Gabriel Rossetti schrieb:
Gabriel Rossetti wrote:
Hello everyone,

I would like to know if it is possible to turn python code into a shared lib? I have several processes that use the same base code, and it seems like every process loads the "shared" code into memory. I would like it to be loaded once and shared, like a .so in linux or a .dll in windows and have the interpreters use the dared copy. Is there a way to do this?

Thank you,
Gabriel

Ok, maybe I mis-stated my problem (or mis-understood your answers).. I don' t want to share code as in have multiple processes access a variable and have the same value, like it is done in threads, what I want is to not have n copies of the code (classes, functions, etc) loaded by n python interpreters. When you load Apache for instance, it runs n processes but loads only one copy of parts of it's code (so/dll), that's what I want to do. In C/C++ I would write a shared-lib (so/dll), so once the system has loaded it, it doesn' t re-load it when another process needs it.
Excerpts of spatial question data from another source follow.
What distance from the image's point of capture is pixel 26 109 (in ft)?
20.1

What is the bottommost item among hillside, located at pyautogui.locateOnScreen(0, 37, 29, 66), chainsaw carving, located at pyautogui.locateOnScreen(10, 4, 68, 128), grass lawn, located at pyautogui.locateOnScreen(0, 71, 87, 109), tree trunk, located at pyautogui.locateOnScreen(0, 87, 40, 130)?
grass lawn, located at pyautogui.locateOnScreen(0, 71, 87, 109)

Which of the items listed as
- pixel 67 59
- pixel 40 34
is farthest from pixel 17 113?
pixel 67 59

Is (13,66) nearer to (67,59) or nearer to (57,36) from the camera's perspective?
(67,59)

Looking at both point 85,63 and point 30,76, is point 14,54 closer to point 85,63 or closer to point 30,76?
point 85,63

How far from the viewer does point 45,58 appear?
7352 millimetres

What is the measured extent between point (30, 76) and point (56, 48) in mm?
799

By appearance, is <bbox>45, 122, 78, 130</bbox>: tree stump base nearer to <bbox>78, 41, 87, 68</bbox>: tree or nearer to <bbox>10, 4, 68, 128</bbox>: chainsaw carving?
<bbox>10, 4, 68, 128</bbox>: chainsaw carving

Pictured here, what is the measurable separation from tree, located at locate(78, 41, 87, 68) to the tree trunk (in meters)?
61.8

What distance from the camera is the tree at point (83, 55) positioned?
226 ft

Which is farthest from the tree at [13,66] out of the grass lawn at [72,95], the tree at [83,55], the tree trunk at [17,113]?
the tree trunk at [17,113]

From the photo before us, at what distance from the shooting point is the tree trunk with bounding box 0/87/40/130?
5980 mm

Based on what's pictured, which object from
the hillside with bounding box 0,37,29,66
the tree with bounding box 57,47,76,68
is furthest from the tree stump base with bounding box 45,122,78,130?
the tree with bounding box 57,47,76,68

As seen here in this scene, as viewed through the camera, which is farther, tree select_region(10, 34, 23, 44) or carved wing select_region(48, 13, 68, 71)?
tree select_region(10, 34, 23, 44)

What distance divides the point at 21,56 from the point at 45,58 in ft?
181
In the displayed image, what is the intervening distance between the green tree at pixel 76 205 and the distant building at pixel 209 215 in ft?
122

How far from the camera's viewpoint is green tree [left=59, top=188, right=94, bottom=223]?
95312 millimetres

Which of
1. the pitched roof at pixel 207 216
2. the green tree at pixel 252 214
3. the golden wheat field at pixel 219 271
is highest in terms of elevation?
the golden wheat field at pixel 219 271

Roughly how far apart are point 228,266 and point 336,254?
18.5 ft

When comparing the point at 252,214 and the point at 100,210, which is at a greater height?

This is not done, and most probably won't ever happen. What would you do with this?

import random
import foo


if random.random() > .5:
   foo.some_function = lambda x: x ** 2
else:
   foo.some_function = lambda x: x + 2


If the module foo would be shared amongst processes, these would affect the code of each other. Not so nice.

Of course one could try & cough up some read-only, copy-on-modify scheme, but that would be hard, if not impossible - and for rather minimal gains. Take a look at the compiled *.pyc-files (which should pretty much represent the memory they consume) - they are in the kbytes. So optimizing here would be a waste I'd say.